Well, David, I was just going by what Jon said his point was:
Here's the point of this installment. To the extent that our personal information stores contain information represented in XML, we have standard ways to search them.
Note also that the one example he gives (“There's no need to wait until 2007 to see what this would be like”) is all about searching over XML tags,
The same XML data will be open to the more powerful kinds of search available in the newer XML technologies now coming online: XPath 2.0, XQuery. Meanwhile, a growing number of databases are gearing up to do this kind of search efficiently, often in combination with both relational and free-text querying.
I concluded that the compelling benefit of WinFS must lie in the realm of "organizing stuff" rather than just "finding stuff" -- else why not just leverage existing and well-understood relational, free-text, and XML search methods?
So let my try again. Here’s how I read Jon’s argument across his two WinFS entries:
- Everybody agrees that users need help finding and organizing their data.
- There are two basic ways to approach this problem
- Simply full-text index all your content, to allow quick full-text search
- Allow for semantic relationships between data to enable a richer search/organization experience
- The first option, full-text, is pretty darn appealing: “The power of pervasive free-text search, by the way, is something that Microsoft seems consistently to underestimate”, “brute-force free-text search routinely trumps navigation and structured search”
- There is added value to the relationship approach: “it's easy to state the practical benefit. If my personal information store contains items of types Person, Organization, Project, and Document, and if it knows about relationship types like Employment and Authorship, then I can easily answer questions like "Which Project X documents were written by Doug?"”
- But, we’re years away from a world like (4), with consistently rich relationship data: “in practice, I wonder if anybody […] can mandate such an approach given the chaotic messiness of reality”, and quoting Joshua Allen, “real-world information is chaotic“
- On the other hand, the trends do support a world where full-text is a reality, thanks to two trends: “the growing use of open XML file formats, and the steady advance of databases that can index and search XML content.”
- These trends in (6) foster the following philosophy: “Let's get schematized information out into the open, where any XML-aware tool can see it and touch it and work with it”
- WinFS, by contrast, “envisions a canonical set of schemas woven tightly into Longhorn”, and embraces the philosophy “Let's put schematized information into Windows, where any CLR-aware Windows application can see it and touch it and work with it”

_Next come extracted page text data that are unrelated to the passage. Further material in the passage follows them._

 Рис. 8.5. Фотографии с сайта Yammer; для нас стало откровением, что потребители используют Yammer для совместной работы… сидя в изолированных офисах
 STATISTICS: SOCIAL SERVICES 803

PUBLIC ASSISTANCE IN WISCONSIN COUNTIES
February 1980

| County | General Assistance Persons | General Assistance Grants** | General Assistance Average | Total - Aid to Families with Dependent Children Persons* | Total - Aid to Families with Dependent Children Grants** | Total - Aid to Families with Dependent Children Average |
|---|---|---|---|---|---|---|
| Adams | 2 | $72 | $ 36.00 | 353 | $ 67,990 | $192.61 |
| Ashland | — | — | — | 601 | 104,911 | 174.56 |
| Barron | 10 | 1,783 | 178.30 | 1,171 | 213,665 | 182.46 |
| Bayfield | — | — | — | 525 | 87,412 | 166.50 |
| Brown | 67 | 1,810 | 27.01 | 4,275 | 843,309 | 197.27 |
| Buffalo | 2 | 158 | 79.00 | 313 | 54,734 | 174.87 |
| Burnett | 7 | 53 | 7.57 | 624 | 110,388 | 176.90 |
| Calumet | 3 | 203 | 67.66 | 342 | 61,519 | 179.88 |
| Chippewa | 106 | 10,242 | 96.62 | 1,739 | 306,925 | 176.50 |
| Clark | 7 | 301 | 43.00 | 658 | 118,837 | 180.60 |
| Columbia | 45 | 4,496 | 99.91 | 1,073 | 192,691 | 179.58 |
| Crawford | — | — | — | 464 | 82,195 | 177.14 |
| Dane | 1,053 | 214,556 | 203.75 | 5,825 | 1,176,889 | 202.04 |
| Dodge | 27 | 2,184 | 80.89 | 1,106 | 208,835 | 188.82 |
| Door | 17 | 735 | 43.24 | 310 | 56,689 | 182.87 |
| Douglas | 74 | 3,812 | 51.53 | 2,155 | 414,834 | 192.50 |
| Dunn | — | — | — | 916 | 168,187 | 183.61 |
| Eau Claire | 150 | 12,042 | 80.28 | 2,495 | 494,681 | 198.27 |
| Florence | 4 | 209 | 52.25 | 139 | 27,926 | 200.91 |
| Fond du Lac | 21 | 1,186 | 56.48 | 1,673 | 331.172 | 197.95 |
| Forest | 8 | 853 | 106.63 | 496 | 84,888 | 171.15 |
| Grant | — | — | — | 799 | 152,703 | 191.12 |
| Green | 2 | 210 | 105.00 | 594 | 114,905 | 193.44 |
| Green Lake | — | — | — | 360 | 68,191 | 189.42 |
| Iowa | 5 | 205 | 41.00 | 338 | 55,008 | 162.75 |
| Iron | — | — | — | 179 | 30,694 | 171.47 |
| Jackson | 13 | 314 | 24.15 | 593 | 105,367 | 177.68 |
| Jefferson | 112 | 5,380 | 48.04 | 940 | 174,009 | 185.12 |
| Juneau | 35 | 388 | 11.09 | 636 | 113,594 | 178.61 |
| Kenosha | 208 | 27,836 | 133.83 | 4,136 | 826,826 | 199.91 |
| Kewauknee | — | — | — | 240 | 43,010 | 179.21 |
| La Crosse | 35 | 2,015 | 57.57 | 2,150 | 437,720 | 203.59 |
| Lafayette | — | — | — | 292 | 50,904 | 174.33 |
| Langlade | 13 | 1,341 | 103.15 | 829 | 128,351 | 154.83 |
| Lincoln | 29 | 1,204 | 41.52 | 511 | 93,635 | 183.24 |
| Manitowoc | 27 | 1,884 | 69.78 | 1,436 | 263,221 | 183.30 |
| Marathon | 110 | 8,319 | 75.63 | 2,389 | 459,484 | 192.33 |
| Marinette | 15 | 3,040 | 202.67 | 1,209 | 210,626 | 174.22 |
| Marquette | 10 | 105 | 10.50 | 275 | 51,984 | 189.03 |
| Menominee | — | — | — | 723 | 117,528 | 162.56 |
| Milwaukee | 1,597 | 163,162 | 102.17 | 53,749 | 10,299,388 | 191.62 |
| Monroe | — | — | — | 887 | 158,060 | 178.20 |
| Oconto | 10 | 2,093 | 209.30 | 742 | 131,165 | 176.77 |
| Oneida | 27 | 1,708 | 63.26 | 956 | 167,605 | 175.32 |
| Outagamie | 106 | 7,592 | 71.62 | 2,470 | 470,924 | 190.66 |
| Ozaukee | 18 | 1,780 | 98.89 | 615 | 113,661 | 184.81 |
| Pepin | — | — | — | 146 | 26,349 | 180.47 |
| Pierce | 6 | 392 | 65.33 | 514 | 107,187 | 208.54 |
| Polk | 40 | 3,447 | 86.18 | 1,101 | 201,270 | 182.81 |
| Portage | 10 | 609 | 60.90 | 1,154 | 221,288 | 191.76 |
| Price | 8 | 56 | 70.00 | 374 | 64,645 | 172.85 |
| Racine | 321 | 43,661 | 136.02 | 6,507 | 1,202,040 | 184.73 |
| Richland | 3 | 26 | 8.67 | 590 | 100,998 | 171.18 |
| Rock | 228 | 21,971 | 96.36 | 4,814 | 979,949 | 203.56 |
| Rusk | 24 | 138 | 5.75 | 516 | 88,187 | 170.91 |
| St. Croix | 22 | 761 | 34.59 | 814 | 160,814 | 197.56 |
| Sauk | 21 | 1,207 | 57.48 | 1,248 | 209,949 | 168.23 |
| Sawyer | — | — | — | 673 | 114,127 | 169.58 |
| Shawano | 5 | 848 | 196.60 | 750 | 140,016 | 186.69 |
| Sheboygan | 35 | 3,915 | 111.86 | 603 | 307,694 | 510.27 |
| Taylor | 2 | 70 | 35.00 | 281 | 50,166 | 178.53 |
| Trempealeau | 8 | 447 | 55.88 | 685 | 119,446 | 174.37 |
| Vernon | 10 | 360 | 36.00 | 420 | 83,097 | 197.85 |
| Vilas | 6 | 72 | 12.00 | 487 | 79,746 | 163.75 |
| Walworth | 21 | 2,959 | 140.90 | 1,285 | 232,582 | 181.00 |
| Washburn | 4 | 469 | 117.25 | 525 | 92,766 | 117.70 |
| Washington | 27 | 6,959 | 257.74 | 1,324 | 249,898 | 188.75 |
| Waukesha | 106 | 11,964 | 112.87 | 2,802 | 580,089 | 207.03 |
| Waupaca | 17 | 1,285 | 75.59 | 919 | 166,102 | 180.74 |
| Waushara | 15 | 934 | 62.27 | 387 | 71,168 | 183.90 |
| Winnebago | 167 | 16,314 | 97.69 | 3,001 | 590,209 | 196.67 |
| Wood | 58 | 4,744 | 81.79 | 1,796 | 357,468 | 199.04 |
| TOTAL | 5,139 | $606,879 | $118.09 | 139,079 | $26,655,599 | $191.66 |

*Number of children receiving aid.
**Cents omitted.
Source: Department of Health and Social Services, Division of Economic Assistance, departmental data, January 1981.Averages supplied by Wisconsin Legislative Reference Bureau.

- In conclusion, “Personal information management, in Longhorn, will be a walled garden with its own notion of schema, and its own query language. To give users the benefit of finding stuff, Longhorn-style, developers will have to implement the Longhorn model. And then they'll have to find ways to unify that approach with the XML-oriented model prevailing in the world at large -- and indeed, even on pre-Longhorn Windows systems.”
I see that Dare restated Jon’s argument in far fewer words than I just did:
"If the software industry and significant parts of Microsoft such as Office and Indigo have decided on XML as the data interchange format, why is the next generation file system for Windows basically an object oriented database instead of an XML-centric database?"
But I don’t see that as what Jon was asking. He didn’t argue about a relational model vs. hierarchical model, or XPATH vs. T-SQL vs. ADO.NET or what have you. (What is an “XML-centric database” by the way? Is Yukon object oriented, relational or XML-centric?)
Jon’s point as I read it really boils down to “why are you taking this very complicated, rigid structured approach, when we can get along just fine with simple search over transparent XML files?” You see it in his second post, where he's not arguing XML vs. relational, he's arguing the value of “RDF/SemWeb“ vs. just plain simple XML files (and using Dare's words to do it.)
Let me stop here with this entry. Did I get the point? If not, help me out by providing your own breakdown of Jon’s premises and conclusions. Once I'm sure I have the argument, I'll provide some commentary on each of the presmises.